PROBLEMS:
(a) Answer these questions from the post on education systems below, one answer per line:
(i) Which project has tried to make degrees more convertible from country to country?
(ii) Since when had Italian high schools been less selective?
(iii) Which two universities does the writer name as the places to study Physics?
(b) Write the next part of the post on education systems below, starting after its last sentence.

SELECTED EXCERPT:
Actually what I ment by the differences is not a bad thing at all. I just find from place to place certain things are stressed more in one region than another.
In terms of pros and cons, I must agree, there are certainly differences between education systems and not only when crossing the Atlantic. Systems have been quite different across Europe and the Erasmus project has been a strive to lessen the difference and make degrees more convertible from country to country. The system in Italy, in my day, was still much how I think it should be: practically free admission and very selective. High schools, topped by scientific and classical grammar schools, had been less selective since the late '60s but they were still good, including the tech institute I chose. Universities varied but most were highly selective, Padova was the place to study Physics along with Pisa.

 

Sadly, this system has been changing, much in pursuit of the so-called American model but also without much knowledge of it; politicians over here see the tuition fees of the cream such as Harvard or MIT etc. and not those of the odinary or even state universities, but they do see the easy and quicker graduations of many North American ones, including those lacking the quality of the top ones. The idea seems to be "Ya pays yer nickel and ya gets yer ride".

INFORMATION SUPPLIED:
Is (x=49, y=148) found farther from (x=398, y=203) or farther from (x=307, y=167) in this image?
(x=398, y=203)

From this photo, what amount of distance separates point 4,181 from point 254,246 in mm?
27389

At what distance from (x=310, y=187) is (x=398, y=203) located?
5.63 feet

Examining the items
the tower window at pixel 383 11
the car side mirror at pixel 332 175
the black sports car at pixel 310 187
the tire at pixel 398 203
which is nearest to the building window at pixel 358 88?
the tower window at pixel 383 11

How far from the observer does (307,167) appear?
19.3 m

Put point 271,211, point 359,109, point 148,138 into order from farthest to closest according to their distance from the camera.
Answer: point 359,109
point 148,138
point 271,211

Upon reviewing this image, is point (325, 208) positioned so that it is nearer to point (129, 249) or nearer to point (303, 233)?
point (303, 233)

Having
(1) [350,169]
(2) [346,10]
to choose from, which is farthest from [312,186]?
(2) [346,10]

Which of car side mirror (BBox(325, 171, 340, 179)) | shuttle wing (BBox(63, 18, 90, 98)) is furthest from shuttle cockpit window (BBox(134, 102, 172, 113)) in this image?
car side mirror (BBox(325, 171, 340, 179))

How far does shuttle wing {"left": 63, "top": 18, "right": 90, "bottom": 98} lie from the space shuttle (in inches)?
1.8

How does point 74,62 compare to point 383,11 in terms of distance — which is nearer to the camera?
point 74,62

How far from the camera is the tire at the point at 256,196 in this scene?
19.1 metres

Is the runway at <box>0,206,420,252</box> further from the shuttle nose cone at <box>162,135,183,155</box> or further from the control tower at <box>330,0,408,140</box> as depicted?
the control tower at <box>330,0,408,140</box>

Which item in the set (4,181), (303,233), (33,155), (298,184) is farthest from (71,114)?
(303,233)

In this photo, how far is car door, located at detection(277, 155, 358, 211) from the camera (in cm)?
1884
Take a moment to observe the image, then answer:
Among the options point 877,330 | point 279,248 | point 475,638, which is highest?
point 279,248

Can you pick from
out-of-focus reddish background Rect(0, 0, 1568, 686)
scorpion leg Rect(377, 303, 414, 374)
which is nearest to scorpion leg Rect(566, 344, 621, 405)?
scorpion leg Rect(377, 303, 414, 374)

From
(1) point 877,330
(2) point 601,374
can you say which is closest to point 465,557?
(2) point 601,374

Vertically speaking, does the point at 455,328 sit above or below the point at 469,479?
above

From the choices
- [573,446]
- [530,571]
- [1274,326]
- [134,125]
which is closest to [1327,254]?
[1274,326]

ANSWERS FOR THE EXERCISE:
(a)
(i) The Erasmus project
(ii) Since the late '60s
(iii) Padova and Pisa

(b)
 

Carry this to the extreme and you practically buy a hunk of paper, for thousands of bucks, and then maybe wipe your arse with it. A fellow Physics student of mine has become assistant professor at Physics in Padova and he's been telling me how things have become here. Sad, very sad.

 

Born, Bohm and other trancendental meditations, yes, always so interesting. I started meditating when I hardly knew QM, just the basic single photon interference paradox. I have vague memories of considering Bohm-like and Born-like scenarioes and I was aware of the superluminal aspect. During the first real lessons in QM I hit upon an idea and wasted a lot of time working it out, instead of getting on with courses, and wondering whether it had been overlooked or discarded. The first inkling I ever had of similar ideas having been considered was years later, during a chat with Abner Shimony, shortly after a talk he delivered. When we knew what each other was talking about, he mentioned a name like Jaynes and experimental counter-evidence but I never looked it up fully. Years later I read a conference delivered in the fifties by Schrödinger and found he was entertaining such an idea but I know that he later abandoned it. A friend who was doing his grad thesis on this stuff also told me there have been definite experimental refutations. I don't know the details of all the experiments or even how exactly equal to mine other people's thoughts have been; I found the idea complicated to work out in more general cases but, in the simple cases in which it is trouble-free, I tend to think it would be hardly distinguishable from Born. Much more difficult to match it up with Bell's results.

 

I have also read a conference of Heisenberg in which he talks of the concept of potentia or dýnamis and I tend to think in these terms myself. Ufortunately some philosophers in his audience accused him of being a scientist that dare meddle with philosophy, obviously forgetting the history of these subjects. He answered humbly and apologetically, instead of stabbing them in the chest.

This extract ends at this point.